Only Human - Perspectives No. 178

Only Human
Perspectives No. 178

Artists Sketching in the White Mountains by Winslow Homer
Artists Sketching in the White Mountains 1868 (PD US) Winslow Homer


   Last night, as I began teaching another painting workshop, I wondered again what motivates people to put up hard earned cash and move their bodies across town (sometimes across the country) to take a painting workshop. For the most part, these are not aspiring professionals wanting to hone their skills, but folks with careers in other lines of work. I used to think that painting was just a hobby for them and a group class was a safe bet for some entertainment and relaxation. But now I’m not so sure. I have given it some thought and I believe that there is a deeper, more fundamental motivation that drives us to want to learn to paint.

   We have written before about creativity and the new scientific studies investigating the human impulse to create. It is a fascinating subject precisely because it isn’t well understood, and because in some ways artistic creativity has no practical advantage (that we can see) for our immediate survival. For instance, it takes time and resources to make an object such as an essential tool. To then devote additional time to decorate that tool instead of using it immediately for hunting or preparing food, doesn’t make much sense when food is the priority. In a tribal context, everyone must contribute to the welfare of the whole for the tribe to prosper. So why do we find elaborate and extensive cave paintings made by neolithic hunters from 40,000 years ago? These tribes would have had to support those early artists - feed them - while they took time to make the paintings. Recently, archaeologists have found carved and decorated tools made by our primitive ancestors which are over 300,000 years old. The impulse to express something from within seems to be a very ancient need.
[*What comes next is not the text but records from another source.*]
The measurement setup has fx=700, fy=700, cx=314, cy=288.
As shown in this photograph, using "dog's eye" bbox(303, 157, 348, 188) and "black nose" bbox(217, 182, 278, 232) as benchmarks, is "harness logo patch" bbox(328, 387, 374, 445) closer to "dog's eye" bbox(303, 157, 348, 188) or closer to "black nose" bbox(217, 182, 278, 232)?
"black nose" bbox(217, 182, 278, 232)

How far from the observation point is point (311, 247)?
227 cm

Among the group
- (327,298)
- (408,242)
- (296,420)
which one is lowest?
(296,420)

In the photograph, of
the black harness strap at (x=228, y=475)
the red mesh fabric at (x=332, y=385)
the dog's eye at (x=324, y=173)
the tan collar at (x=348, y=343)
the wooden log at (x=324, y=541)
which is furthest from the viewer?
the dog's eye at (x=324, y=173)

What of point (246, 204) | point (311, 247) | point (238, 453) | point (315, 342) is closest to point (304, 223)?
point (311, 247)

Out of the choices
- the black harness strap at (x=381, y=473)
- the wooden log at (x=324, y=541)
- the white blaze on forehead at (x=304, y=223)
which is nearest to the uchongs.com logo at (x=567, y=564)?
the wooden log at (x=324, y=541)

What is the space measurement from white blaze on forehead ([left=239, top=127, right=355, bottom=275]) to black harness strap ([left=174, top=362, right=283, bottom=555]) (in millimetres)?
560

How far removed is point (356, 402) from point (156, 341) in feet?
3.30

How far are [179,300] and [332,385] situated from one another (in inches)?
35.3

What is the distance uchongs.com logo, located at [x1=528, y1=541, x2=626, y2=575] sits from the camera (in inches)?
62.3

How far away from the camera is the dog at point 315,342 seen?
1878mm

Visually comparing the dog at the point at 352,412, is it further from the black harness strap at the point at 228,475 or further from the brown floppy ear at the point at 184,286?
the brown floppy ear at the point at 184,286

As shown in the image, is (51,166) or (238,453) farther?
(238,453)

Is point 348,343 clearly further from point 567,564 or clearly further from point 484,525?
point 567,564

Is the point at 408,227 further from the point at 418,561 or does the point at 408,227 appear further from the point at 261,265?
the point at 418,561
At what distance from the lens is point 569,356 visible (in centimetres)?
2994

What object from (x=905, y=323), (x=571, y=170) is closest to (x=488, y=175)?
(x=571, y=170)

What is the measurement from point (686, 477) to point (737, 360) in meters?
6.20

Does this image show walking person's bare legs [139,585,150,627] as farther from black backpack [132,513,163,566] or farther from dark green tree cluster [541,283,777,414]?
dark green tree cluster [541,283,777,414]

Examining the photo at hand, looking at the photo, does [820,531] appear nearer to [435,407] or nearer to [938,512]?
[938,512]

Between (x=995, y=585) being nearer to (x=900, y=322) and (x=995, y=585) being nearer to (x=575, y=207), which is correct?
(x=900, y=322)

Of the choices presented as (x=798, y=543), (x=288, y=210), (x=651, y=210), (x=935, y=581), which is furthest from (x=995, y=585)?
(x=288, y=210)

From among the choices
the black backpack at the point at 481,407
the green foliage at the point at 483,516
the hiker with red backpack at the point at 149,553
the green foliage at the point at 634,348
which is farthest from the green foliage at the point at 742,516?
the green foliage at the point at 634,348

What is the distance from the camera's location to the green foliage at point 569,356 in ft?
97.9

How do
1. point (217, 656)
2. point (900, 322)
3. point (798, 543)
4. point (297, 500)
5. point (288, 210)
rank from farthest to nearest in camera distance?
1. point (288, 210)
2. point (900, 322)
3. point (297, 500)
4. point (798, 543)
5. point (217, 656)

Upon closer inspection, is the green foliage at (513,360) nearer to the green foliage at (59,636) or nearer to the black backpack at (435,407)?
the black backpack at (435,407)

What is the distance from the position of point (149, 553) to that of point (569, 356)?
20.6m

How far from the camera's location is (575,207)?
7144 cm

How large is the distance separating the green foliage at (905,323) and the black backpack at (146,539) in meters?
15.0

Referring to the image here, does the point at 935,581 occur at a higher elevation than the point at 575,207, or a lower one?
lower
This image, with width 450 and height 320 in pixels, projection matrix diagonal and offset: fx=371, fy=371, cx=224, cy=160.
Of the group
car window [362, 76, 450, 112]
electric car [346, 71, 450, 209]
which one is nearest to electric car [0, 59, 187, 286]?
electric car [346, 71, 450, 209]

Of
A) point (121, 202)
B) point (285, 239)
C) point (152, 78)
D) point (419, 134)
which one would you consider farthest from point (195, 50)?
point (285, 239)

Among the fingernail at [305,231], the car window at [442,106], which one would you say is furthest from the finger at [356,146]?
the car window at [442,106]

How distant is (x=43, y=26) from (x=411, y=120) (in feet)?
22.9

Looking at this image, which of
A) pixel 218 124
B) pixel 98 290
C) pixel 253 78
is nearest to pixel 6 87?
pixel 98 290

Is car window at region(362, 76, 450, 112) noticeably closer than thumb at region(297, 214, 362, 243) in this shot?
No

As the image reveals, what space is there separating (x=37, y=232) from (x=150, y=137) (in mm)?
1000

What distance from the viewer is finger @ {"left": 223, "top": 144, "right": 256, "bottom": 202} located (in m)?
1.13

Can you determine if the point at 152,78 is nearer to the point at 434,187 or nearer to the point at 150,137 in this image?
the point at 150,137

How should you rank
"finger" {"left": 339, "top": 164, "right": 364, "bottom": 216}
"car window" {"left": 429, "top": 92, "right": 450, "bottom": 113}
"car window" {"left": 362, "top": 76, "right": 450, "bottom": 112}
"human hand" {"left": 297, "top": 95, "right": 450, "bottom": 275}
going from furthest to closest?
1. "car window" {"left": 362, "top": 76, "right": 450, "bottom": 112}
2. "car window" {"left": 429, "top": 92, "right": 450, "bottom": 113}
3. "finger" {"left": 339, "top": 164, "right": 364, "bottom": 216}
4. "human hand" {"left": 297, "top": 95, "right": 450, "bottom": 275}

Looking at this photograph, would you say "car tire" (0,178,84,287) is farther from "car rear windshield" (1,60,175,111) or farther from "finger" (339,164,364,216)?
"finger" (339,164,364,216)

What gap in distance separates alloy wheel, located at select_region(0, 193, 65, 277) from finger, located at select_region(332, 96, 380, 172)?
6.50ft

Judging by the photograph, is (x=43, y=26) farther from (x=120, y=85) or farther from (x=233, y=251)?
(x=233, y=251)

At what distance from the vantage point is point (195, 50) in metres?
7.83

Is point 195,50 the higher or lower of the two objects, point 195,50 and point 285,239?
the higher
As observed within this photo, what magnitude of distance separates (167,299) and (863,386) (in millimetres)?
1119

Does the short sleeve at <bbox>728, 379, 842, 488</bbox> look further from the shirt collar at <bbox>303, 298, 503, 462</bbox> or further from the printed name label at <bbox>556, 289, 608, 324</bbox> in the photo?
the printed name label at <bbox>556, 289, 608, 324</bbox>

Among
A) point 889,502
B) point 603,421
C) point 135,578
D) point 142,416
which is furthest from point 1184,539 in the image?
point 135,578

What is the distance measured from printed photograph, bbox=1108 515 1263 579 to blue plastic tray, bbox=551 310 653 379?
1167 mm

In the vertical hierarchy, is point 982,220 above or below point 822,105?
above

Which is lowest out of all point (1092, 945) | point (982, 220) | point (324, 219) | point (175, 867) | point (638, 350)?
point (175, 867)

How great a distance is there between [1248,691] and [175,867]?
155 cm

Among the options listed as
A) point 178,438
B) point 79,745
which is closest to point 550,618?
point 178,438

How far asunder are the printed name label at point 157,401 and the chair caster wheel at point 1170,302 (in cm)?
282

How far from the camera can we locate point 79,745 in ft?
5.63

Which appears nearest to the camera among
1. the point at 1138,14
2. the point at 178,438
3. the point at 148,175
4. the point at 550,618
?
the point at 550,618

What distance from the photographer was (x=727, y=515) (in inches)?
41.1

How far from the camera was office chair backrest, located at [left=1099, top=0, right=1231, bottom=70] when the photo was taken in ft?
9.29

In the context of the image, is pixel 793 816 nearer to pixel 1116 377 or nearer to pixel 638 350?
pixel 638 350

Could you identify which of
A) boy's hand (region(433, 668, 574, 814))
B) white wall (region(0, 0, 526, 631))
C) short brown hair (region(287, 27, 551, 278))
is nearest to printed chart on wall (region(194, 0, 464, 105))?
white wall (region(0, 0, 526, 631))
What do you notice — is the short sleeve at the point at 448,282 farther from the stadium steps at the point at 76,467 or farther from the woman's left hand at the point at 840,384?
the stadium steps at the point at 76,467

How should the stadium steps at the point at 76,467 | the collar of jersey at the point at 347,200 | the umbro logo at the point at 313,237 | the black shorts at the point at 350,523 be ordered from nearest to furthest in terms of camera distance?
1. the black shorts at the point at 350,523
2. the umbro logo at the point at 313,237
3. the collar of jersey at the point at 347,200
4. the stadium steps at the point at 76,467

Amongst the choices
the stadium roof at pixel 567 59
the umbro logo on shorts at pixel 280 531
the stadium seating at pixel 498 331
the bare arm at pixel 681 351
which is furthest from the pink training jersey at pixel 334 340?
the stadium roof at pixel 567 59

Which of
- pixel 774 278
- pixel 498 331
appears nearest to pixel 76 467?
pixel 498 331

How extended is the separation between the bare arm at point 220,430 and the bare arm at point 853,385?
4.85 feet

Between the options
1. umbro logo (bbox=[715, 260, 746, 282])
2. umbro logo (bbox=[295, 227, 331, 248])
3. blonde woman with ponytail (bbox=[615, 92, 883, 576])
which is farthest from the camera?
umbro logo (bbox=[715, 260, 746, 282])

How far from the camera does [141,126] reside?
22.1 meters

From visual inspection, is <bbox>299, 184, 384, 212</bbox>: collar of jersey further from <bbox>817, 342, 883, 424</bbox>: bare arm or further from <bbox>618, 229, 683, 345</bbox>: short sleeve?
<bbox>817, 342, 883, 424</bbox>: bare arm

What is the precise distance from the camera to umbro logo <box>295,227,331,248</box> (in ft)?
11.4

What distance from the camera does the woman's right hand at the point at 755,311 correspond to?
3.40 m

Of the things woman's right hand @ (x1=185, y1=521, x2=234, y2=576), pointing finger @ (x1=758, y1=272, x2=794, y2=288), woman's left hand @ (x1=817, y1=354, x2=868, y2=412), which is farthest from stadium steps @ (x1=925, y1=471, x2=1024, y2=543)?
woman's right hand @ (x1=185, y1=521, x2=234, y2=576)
   When I think about what motivates my students to be present, I now believe that it is related to that ancient need to create, apart from the other activities in their lives. There is something essential in the act of creation, or in simply learning to create, that answers this need. I can teach them all sorts of useful and necessary techniques which are helpful in the long run. But in the moment, which is all we really have, I try to keep in mind that if I fail to connect to the real reason they are present, then I probably have failed to connect with them at the most universal, fundamental level. It is love of creation that brings us together at these moments, and in that, we are all one big tribe.